For now you'll need to iterate through:
m = df.mean(axis=1)
for i, col in enumerate(df):
# using i allows for duplicate columns
# inplace *may* not always work here, so IMO the next line is preferred
# df.iloc[:, i].fillna(m, inplace=True)
df.iloc[:, i] = df.iloc[:, i].fillna(m)
print(df)
c1 c2 c3
0 1 4 7.0
1 2 5 3.5
2 3 6 9.0
An alternative is to fillna the transpose and then transpose, which may be more efficient...
df.T.fillna(df.mean(axis=1)).T
As an alternative, you could also use an apply with a lambda expression like this:
df.apply(lambda row: row.fillna(row.mean()), axis=1)
yielding also
c1 c2 c3
0 1.0 4.0 7.0
1 2.0 5.0 3.5
2 3.0 6.0 9.0
For an efficient solution, use DataFrame.where:
We could use where on axis=0:
df.where(df.notna(), df.mean(axis=1), axis=0)
or mask on axis=0:
df.mask(df.isna(), df.mean(axis=1), axis=0)
By using axis=0, we can fill in the missing values in each column with the row averages.
These methods perform very similarly (where does slightly better on large DataFrames (300_000, 20)) and is ~35-50% faster than the numpy methods posted here and is 110x faster than the double transpose method.
Some benchmarks:
df = creator()
>>> %timeit df.where(df.notna(), df.mean(axis=1), axis=0)
542 ms ± 3.36 ms per loop (mean ± std. dev. of 7 runs, 10 loops each)
>>> %timeit df.mask(df.isna(), df.mean(axis=1), axis=0)
555 ms ± 21.4 ms per loop (mean ± std. dev. of 7 runs, 10 loops each)
>>> %timeit df.fillna(0) + df.isna().values * df.mean(axis=1).values.reshape(-1,1)
751 ms ± 22 ms per loop (mean ± std. dev. of 7 runs, 10 loops each)
>>> %timeit fill = pd.DataFrame(np.broadcast_to(df.mean(1).to_numpy()[:, None], df.shape), columns=df.columns, index=df.index); df.update(fill, overwrite=False)
848 ms ± 22.8 ms per loop (mean ± std. dev. of 7 runs, 10 loops each)
>>> %timeit df.apply(lambda row: row.fillna(row.mean()), axis=1)
1min 4s ± 5.32 s per loop (mean ± std. dev. of 7 runs, 1 loop each)
>>> %timeit df.T.fillna(df.mean(axis=1)).T
1min 5s ± 2.4 s per loop (mean ± std. dev. of 7 runs, 1 loop each)
def creator():
A = np.random.rand(300_000, 20)
A.ravel()[np.random.choice(A.size, 300_000, replace=False)] = np.nan
return pd.DataFrame(A)
I'll propose an alternative that involves casting into numpy arrays.

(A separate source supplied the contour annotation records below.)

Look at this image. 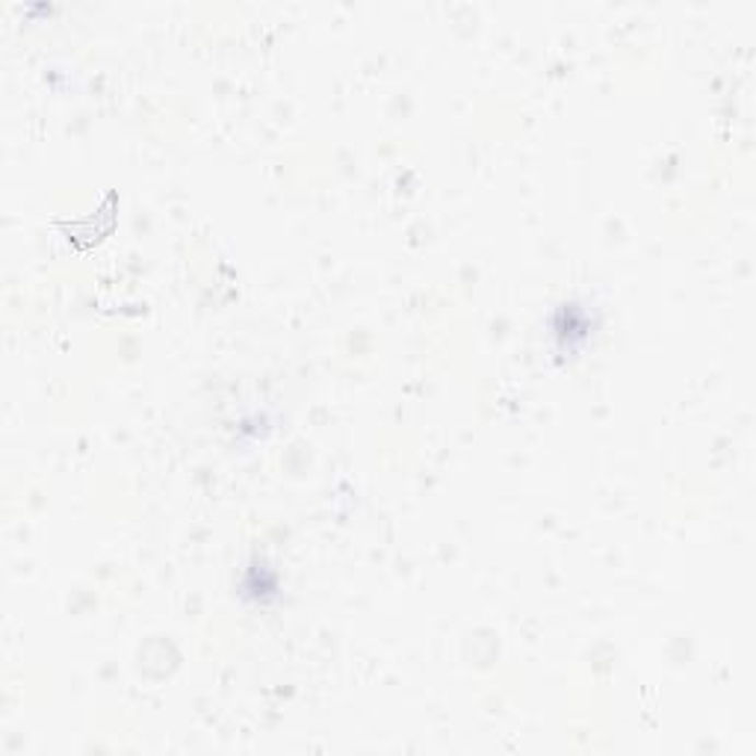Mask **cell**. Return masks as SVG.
Listing matches in <instances>:
<instances>
[{
    "label": "cell",
    "instance_id": "cell-1",
    "mask_svg": "<svg viewBox=\"0 0 756 756\" xmlns=\"http://www.w3.org/2000/svg\"><path fill=\"white\" fill-rule=\"evenodd\" d=\"M591 331H594V322L588 317V310L579 308L577 302L562 305L556 319H553V334H556L562 352H577L582 343H588Z\"/></svg>",
    "mask_w": 756,
    "mask_h": 756
}]
</instances>
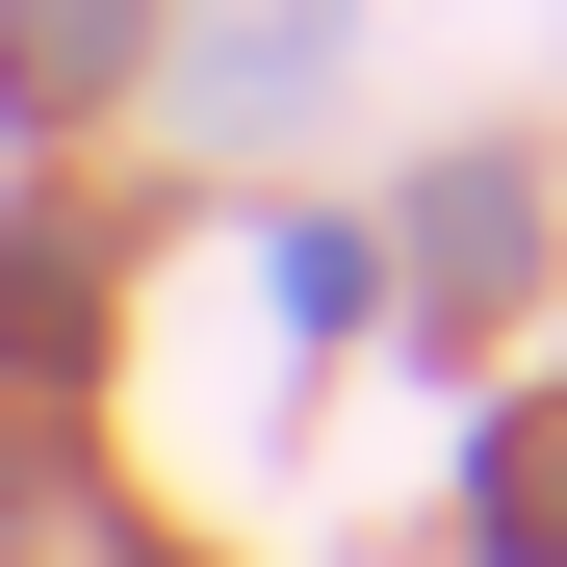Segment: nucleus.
<instances>
[{
  "label": "nucleus",
  "instance_id": "1",
  "mask_svg": "<svg viewBox=\"0 0 567 567\" xmlns=\"http://www.w3.org/2000/svg\"><path fill=\"white\" fill-rule=\"evenodd\" d=\"M130 78V0H0V104H104Z\"/></svg>",
  "mask_w": 567,
  "mask_h": 567
},
{
  "label": "nucleus",
  "instance_id": "2",
  "mask_svg": "<svg viewBox=\"0 0 567 567\" xmlns=\"http://www.w3.org/2000/svg\"><path fill=\"white\" fill-rule=\"evenodd\" d=\"M207 104H233V130L310 104V0H233V27H207Z\"/></svg>",
  "mask_w": 567,
  "mask_h": 567
},
{
  "label": "nucleus",
  "instance_id": "3",
  "mask_svg": "<svg viewBox=\"0 0 567 567\" xmlns=\"http://www.w3.org/2000/svg\"><path fill=\"white\" fill-rule=\"evenodd\" d=\"M491 542H516V567H567V413H516V439H491Z\"/></svg>",
  "mask_w": 567,
  "mask_h": 567
},
{
  "label": "nucleus",
  "instance_id": "4",
  "mask_svg": "<svg viewBox=\"0 0 567 567\" xmlns=\"http://www.w3.org/2000/svg\"><path fill=\"white\" fill-rule=\"evenodd\" d=\"M0 361H78V233H0Z\"/></svg>",
  "mask_w": 567,
  "mask_h": 567
}]
</instances>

Performance wise, I think this is more efficient and probably scales better than the other proposed solutions so far.
The idea being to use an indicator matrix (df.isna().values which is 1 if the element is N/A, 0 otherwise) and broadcast-multiplying that to the row averages.
Thus, we end up with a matrix (exactly the same shape as the original df), which contains the row-average value if the original element was N/A, and 0 otherwise.
We add this matrix to the original df, making sure to fillna with 0 so that, in effect, we have filled the N/A's with the respective row averages.
# setup code
df = pd.DataFrame()
df['c1'] = [1, 2, 3]
df['c2'] = [4, 5, 6]
df['c3'] = [7, np.nan, 9]
# fillna row-wise
row_avgs = df.mean(axis=1).values.reshape(-1,1)
df = df.fillna(0) + df.isna().values * row_avgs
df
giving
c1 c2 c3
0 1.0 4.0 7.0
1 2.0 5.0 3.5
2 3.0 6.0 9.0
You can broadcast the mean to a DataFrame with the same index as the original and then use update with overwrite=False to get the behavior of .fillna. Unlike .fillna, update allows for filling when the Indices have duplicated labels. Should be faster than the looping .fillna for smaller than 50,000 rows or so.
fill = pd.DataFrame(np.broadcast_to(df.mean(1).to_numpy()[:, None], df.shape),
columns=df.columns,
index=df.index)
df.update(fill, overwrite=False)
print(df)
1 1 1
0 1.0 4.0 7.0
0 2.0 5.0 3.5
0 3.0 6.0 9.0
Just had the same problem. I found this workaround to be working:
df.transpose().fillna(df.mean(axis=1)).transpose()
I'm not sure though about the efficiency of this solution.